Edge Side Include (ESI) Injection

An ESI parser would be installed in a reverse proxy or similar architecture. ESI applies to XHTML documents, which you are not using, so I don’t understand what ESI has to do with your site. ESI implements a caching scheme so dynamic content can be injected into the document without needing to make a request to the source server. If not properly implemented, the scheme is prone to XSS and SSRF hack attacks.

Hi @bcworkz, thanks for your answer.

That’s weird. The following is the full threat description I received:

Edge Side Include (ESI) is an XML-based markup language that provides a means to assemble resources in HTTP clients. It is designed to leverage client tools like caches to improve end-user perceived performance, reduce processing overhead on the origin server, and enhanced availability. ESI allows for dynamic content assembly by processing the ESI tags. ESI is primarily intended for processing on surrogates (intermediaries that operate on behalf of the origin server, also known as “Reverse Proxies”) that understand the ESI language. Successful injection of the ESI tags in the HTTP response at the origin server can lead to Server Side Request Forgery (SSRF) or Cross-Site Scripting (XSS) attacks.

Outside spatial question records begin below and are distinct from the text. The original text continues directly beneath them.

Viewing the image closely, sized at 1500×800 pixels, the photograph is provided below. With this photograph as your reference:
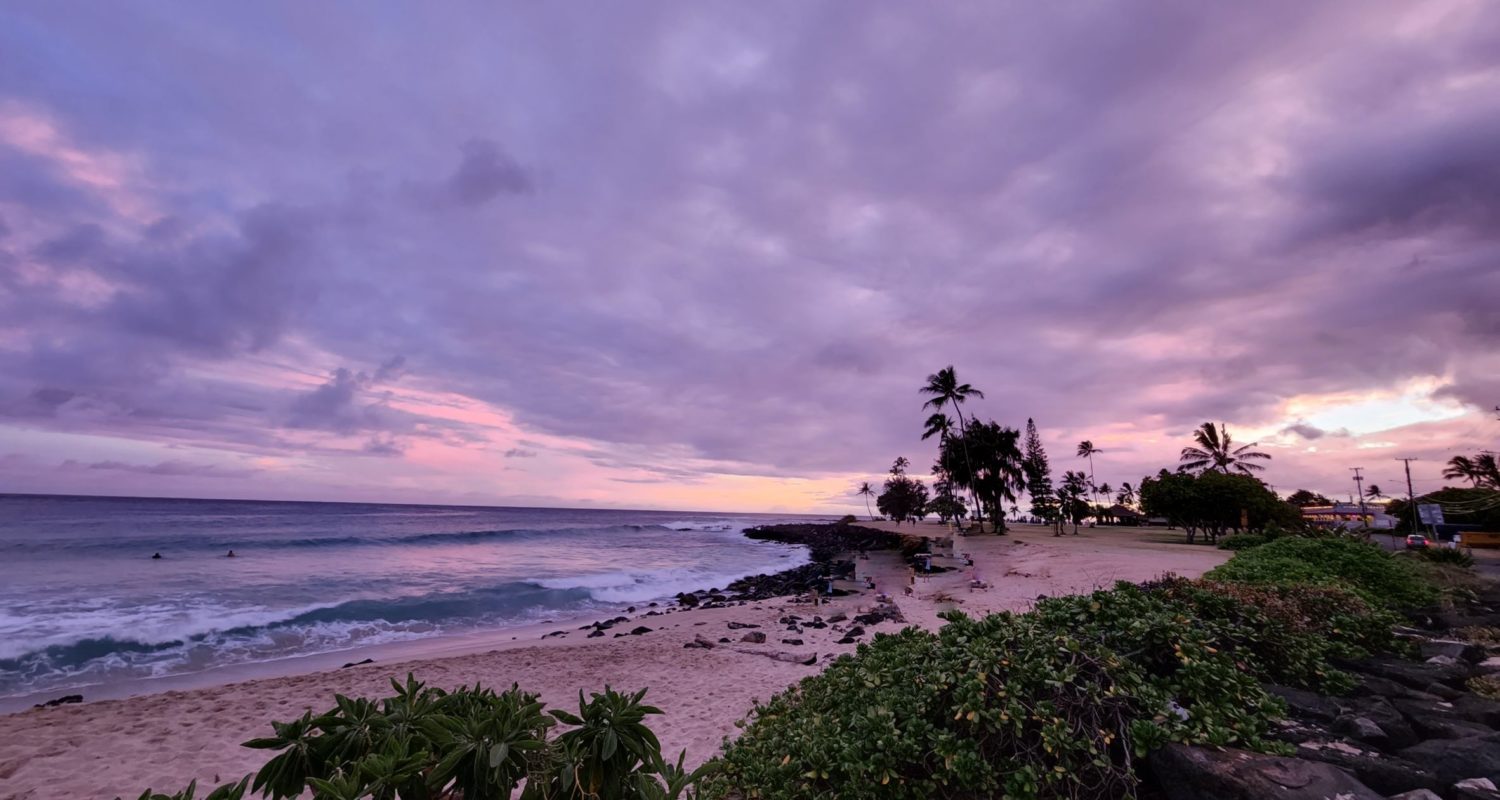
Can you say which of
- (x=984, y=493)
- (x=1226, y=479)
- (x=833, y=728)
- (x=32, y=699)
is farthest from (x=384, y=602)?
(x=984, y=493)

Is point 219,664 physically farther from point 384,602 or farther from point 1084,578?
point 1084,578

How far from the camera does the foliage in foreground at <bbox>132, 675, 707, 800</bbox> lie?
1.76m

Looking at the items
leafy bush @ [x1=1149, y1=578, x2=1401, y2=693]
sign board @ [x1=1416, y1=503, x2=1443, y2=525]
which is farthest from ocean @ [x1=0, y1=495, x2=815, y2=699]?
sign board @ [x1=1416, y1=503, x2=1443, y2=525]

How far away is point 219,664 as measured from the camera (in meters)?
13.9

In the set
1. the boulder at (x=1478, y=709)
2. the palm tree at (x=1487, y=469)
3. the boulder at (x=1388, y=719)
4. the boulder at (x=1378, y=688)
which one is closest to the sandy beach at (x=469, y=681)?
the boulder at (x=1378, y=688)

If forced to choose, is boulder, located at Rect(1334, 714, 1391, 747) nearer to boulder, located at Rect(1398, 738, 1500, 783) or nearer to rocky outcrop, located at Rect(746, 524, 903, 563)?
boulder, located at Rect(1398, 738, 1500, 783)

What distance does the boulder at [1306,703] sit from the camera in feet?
16.2

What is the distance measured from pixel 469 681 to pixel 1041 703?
11.1 m

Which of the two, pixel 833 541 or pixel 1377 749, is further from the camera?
pixel 833 541

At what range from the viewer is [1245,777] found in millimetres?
3711

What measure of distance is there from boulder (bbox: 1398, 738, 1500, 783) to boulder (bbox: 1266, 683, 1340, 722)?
0.71 m

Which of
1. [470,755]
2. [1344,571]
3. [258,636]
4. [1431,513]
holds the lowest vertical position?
[258,636]

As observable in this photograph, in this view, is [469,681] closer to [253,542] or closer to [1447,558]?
[1447,558]

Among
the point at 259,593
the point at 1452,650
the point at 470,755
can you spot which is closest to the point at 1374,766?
the point at 1452,650
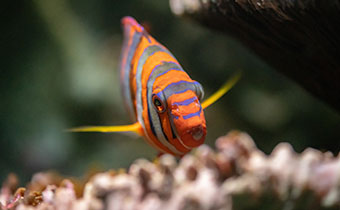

Do you know if this makes any sense?

Well, that’s pretty much what I said. I suppose a possible threat would be if someone could inject ESI tags into normal output stream, they could be leveraged into a more dangerous attack like SSRF. But if a hacker were able to inject such tags, the site is already compromised, so I don’t see how it adds additional risk. I don’t see it as an issue unless you are already using ESI tags.

Disclaimer: I’m not a computer security expert. There could be some angle I’m missing.